JMS Connection Factory"
factory="org.apache.activemq.jndi.JNDIReferenceFactory" brokerURL="tcp://localhost:61615" brokerName="StandaloneAc
tiveMQBroker"/>
spring:
<beans xmlns="http://www.springframework.org/schema/beans"
xmlns:xsi="http://www.w3.org/2001/XMLSchema-instance"
xmlns:util="http://www.springframework.org/schema/util"
xmlns:aop="http://www.springframework.org/schema/aop"
xmlns:jee="http://www.springframework.org/schema/jee"
xsi:schemaLocation="
http://www.springframework.org/schema/beans http://www.springframework.org/schema/beans/spring-beans-2.0.xsd
http://www.springframework.org/schema/util http://www.springframework.org/schema/util/spring-util-2.0.xsd
http://www.springframework.org/schema/jee http://www.springframework.org/schema/jee/spring-jee-2.0.xsd
http://www.springframework.org/schema/aop http://www.springframework.org/schema/aop/spring-aop-2.0.xsd">
<jee:jndi-lookup jndi-name="jms/ConnectionFactory" id="connectionFactory" resource-ref="true"
expected-type="javax.jms.ConnectionFactory" lookup-on-startup="false"/>
The jee namespace comes from:
http://www.springframework.org/schema/jee http://www.springframework.org/schema/jee/spring-jee-2.0.xsd
Setting up DataSource in the application itself is not that crazy :) I would say that is even mandatory if application is meant to be deployed on a grid. River, GigaSpaces, or similar.
Note: I do not say connection settings have to be hardcoded inside of WAR, they need to be supplied at deployment time/runtime. This simplifies management of cloud instances since there is only on place to configure.
Configuring resources at the container makes sense only if multiple applications are deployed there and they can use shared resource.
Again, in cloud type of deployments there is only one application per servlet container instance.

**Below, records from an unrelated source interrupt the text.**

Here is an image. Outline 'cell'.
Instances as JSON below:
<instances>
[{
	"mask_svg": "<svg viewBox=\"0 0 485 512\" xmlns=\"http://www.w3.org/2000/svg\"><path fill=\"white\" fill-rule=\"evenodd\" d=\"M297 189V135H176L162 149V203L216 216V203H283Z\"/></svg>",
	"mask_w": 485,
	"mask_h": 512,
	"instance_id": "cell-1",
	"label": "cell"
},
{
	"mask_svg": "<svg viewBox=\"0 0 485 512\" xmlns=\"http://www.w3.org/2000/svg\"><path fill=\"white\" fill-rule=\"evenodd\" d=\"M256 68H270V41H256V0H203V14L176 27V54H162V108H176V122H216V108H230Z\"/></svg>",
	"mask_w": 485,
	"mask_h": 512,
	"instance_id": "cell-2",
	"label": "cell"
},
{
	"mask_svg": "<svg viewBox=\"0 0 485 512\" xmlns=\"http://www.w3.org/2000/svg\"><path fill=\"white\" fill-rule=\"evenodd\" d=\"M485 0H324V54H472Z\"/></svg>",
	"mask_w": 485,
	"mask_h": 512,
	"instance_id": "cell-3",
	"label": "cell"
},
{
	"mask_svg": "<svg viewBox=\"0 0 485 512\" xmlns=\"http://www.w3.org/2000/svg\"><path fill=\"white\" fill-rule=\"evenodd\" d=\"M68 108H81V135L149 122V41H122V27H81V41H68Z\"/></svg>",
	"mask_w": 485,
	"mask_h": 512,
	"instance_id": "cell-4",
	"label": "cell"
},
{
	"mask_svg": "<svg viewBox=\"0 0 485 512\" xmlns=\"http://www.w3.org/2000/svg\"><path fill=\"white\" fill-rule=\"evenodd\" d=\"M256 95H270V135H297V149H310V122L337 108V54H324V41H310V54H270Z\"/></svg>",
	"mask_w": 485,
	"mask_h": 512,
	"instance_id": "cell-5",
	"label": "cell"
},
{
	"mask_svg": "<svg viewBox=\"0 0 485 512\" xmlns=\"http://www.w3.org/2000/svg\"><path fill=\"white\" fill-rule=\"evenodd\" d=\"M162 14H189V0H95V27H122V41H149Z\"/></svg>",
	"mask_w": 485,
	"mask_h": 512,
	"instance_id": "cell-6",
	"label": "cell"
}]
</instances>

My application also had a similar problem and this is how I solved it:
1) WEB-INF/classes/application.properties contains the entry:
ds.jndi=java:comp/env/jdbc/tcds
2) On the WLS machine, I have an entry in the /etc/sysenv file:
ds.jndi=wlsds
3) I configured spring to lookup the JNDI vis the property ${ds.jndi}, using a PropertyPlaceholderConfigurer bean with classpath:application.properties and file:/etc/sysenv as locations. I also set the ignoreResourceNotFound to true so that developers need not have /etc/sysenv on their machines.
4) I run an integration test using Cargo+Jetty and I could not properly set up a JNDI environment there. So I have a fallback BasicDataSource configured too using the defaultObject property of JndiObjectFactoryBean.